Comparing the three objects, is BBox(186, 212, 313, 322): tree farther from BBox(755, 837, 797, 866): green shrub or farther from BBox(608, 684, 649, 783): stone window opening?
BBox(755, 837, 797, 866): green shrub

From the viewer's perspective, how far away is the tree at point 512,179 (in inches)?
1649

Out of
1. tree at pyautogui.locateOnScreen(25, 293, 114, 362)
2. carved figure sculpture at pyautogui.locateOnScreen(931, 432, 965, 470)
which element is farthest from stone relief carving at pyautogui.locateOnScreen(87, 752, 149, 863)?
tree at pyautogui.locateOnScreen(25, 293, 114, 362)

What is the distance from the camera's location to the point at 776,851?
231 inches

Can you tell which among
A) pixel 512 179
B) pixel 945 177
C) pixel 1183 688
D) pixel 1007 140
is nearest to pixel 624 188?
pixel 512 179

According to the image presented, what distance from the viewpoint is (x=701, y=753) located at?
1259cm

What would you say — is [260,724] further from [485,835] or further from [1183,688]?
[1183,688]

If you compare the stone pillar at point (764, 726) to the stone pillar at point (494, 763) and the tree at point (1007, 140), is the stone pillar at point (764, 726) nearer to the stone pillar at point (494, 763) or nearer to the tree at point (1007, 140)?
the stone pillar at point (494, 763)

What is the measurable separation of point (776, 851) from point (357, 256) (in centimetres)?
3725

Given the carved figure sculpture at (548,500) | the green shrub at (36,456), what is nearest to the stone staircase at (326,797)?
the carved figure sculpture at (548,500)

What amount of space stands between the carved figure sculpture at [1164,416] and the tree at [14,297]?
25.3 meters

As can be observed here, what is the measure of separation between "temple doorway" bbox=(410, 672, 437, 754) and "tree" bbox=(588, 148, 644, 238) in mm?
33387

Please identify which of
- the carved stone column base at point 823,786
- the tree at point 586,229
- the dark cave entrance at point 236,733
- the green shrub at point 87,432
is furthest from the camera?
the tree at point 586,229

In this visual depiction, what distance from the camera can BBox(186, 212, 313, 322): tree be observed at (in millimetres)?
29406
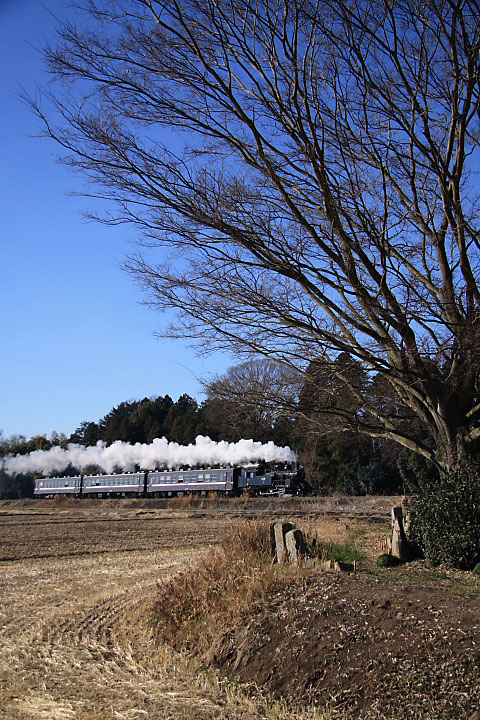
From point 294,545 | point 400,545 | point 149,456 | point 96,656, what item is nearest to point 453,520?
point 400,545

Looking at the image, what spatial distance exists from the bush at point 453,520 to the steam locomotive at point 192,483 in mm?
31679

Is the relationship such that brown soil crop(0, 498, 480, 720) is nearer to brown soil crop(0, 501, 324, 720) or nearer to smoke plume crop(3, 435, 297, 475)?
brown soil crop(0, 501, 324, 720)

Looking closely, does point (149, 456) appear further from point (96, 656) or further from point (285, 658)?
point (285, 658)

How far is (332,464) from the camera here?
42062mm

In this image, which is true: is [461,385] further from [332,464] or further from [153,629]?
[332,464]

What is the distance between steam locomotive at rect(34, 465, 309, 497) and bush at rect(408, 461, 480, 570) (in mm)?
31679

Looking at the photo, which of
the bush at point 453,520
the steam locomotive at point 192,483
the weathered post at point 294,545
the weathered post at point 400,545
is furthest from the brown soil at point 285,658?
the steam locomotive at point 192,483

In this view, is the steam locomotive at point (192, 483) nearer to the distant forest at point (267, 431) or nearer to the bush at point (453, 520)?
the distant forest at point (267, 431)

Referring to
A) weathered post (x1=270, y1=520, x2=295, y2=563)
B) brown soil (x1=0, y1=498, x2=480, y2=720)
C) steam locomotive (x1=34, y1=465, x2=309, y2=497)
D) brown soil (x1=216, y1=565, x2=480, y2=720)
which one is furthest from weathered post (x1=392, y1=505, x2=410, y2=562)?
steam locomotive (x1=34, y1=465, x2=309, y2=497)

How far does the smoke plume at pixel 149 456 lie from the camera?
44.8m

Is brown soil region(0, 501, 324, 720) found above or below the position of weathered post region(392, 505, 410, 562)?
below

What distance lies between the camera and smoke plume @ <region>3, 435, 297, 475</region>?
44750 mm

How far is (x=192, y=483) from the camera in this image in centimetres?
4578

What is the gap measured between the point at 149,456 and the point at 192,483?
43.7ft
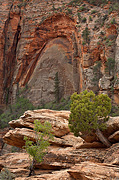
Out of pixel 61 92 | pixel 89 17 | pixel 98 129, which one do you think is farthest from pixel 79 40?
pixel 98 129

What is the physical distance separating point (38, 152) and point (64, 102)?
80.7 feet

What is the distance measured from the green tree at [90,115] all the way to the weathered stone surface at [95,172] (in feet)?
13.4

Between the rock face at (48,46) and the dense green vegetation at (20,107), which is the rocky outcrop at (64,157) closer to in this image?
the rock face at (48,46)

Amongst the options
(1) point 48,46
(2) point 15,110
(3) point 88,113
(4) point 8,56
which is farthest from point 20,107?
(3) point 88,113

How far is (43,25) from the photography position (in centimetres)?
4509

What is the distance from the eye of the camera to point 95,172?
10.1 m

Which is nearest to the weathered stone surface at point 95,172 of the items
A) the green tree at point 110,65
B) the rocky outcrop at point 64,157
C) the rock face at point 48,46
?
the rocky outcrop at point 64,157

---

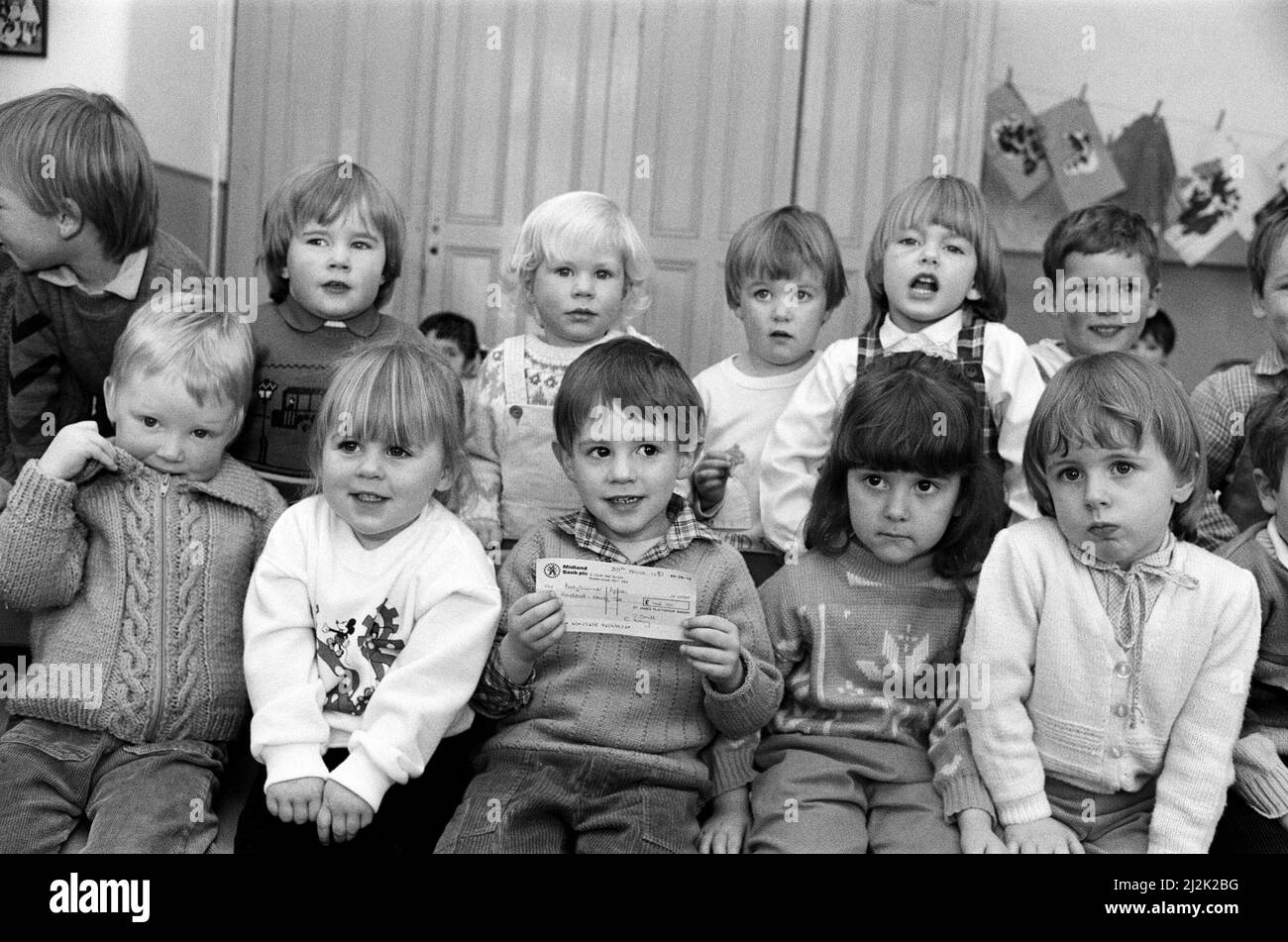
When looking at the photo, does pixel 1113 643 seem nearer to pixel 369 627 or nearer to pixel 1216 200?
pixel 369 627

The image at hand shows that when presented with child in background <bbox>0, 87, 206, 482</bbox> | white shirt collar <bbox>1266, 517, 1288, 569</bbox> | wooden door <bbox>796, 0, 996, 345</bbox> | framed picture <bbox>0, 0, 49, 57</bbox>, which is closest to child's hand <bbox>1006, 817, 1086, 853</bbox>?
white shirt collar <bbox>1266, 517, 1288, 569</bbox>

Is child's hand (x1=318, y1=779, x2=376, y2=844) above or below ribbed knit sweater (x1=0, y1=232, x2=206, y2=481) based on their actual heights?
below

--

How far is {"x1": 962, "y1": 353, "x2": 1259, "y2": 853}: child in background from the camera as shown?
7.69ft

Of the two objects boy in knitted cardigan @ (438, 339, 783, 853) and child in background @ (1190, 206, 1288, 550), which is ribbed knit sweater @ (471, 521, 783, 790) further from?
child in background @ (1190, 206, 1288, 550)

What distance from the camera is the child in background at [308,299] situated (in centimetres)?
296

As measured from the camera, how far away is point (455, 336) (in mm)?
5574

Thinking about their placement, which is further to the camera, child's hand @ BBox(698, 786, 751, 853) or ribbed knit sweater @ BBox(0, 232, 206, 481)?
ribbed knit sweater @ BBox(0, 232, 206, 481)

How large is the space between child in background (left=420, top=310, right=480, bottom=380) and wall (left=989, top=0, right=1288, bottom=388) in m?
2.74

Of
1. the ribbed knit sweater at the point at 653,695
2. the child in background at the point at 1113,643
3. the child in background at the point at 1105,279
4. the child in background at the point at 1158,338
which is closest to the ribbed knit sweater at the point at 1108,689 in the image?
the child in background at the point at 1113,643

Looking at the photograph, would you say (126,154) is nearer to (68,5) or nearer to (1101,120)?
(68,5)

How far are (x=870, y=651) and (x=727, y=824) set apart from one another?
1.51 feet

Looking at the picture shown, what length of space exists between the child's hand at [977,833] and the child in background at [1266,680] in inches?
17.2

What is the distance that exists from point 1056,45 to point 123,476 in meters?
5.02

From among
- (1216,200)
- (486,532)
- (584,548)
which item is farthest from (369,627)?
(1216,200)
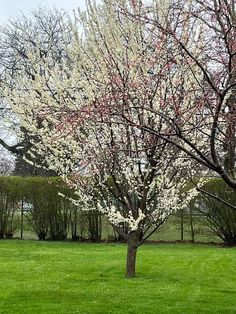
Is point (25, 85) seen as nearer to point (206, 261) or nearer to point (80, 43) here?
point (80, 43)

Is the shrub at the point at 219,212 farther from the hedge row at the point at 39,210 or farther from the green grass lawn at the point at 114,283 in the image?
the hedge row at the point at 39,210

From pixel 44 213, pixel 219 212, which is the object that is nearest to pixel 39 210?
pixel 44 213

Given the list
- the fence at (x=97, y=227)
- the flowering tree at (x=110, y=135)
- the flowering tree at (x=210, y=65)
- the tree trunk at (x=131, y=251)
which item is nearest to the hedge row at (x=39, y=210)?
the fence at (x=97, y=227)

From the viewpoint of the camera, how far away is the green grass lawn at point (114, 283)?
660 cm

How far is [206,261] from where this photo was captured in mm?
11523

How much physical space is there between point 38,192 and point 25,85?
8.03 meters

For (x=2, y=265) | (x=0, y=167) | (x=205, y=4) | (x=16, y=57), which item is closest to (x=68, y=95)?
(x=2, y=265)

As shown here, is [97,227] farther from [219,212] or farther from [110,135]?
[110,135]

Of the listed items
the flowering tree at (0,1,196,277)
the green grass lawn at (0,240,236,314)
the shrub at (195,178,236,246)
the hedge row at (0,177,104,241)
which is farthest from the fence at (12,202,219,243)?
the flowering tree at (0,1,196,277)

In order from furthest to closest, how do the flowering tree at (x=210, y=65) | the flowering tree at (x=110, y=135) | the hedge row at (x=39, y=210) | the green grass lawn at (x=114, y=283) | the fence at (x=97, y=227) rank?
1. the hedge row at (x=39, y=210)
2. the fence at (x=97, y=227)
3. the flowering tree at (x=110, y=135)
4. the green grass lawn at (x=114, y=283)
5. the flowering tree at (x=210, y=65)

**What the task asks:**
Count the lines in the material above that contain the string "exists", with case counting, and reply with the number alone.

**Task result:**
3